Jared Blumenfeld, the secretary of the California Environmental Protection Agency, said the EPA's letter contained numerous inaccuracies, from its description of San Francisco's wastewater treatment system to its catalog of alleged violations. The EPA accused Marin County of discharging excessive levels of cyanide—an allegation Blumenfeld said is not supported by state records.

"I wouldn't want anyone to get the impression that all the environmental issues in California have been solved," he said. "But we spend a huge amount of money and time and effort, and the federal government's portion of that is relatively small."

Although the EPA did not warn in the letter of specific sanctions, Wheeler wrote that he had directed agency staff to consider all possible options to bring the city into compliance. He gave the state 30 days to submit a plan to improve its water quality.

San Francisco Mayor London Breed said Thursday that the president and the EPA had manufactured an environmental crisis where there was none.

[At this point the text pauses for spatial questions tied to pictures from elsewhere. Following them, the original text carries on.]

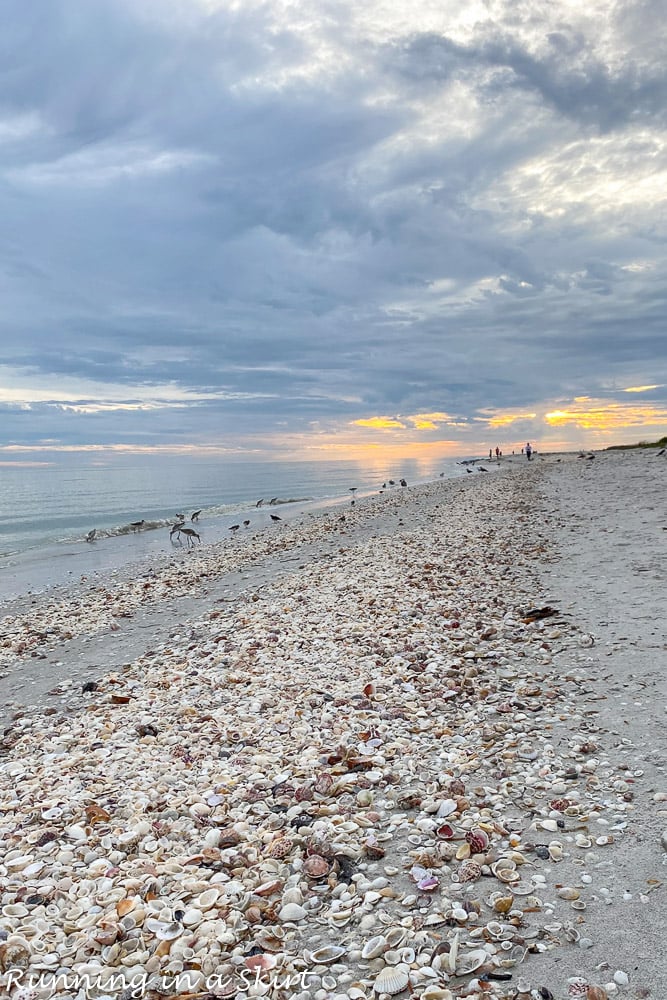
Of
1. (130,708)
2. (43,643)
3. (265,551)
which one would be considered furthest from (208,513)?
(130,708)

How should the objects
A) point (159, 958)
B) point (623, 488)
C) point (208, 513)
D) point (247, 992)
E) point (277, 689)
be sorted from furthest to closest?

"I'm sick of this president taking swipes at our city for no reason other than politics," Breed said in a statement. "As I've said before, there are no needles washing out to the Bay or ocean from our sewer system, and there is no relationship between homelessness and water quality in San Francisco."

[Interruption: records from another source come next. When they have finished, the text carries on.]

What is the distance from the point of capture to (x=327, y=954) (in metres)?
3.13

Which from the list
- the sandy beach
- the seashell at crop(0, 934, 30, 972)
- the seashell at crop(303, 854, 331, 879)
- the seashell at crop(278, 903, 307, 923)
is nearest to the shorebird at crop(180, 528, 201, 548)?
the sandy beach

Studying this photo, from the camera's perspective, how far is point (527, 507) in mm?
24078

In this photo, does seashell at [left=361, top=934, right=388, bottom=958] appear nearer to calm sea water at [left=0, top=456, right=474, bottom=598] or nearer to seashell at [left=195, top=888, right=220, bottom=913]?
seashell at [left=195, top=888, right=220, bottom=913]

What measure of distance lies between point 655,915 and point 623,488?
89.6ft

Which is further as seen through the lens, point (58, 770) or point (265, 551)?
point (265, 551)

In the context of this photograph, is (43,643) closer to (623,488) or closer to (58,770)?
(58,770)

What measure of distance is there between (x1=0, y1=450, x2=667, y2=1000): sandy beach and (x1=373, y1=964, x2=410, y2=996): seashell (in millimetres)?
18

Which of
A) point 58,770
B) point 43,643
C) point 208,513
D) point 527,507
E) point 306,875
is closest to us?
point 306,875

Critics of the administration noted that, until Thursday's letter, Trump's EPA had shown little interest in California's water quality.

This month, the agency announced that it was rolling back Obama-era protections on wetlands and streams—regulations that environmentalists have said are necessary to protect drinking water but that farmers and developers have long opposed.

Under Trump, the EPA has also delayed setting a drinking water safety standard for a class of cancer-causing chemicals, known as PFAS, that have been found in public water systems throughout the United States.

"Andy Wheeler and his political team have worked day and night to relax rules that limit air and water pollution," said Eric Schaeffer, a former EPA official who left the agency in 2002 to start the Environmental Integrity Project, a nonprofit advocacy organization.

"It's too late for us to believe the noise they are making in California reflects anything more than a White House desire to punish its enemies."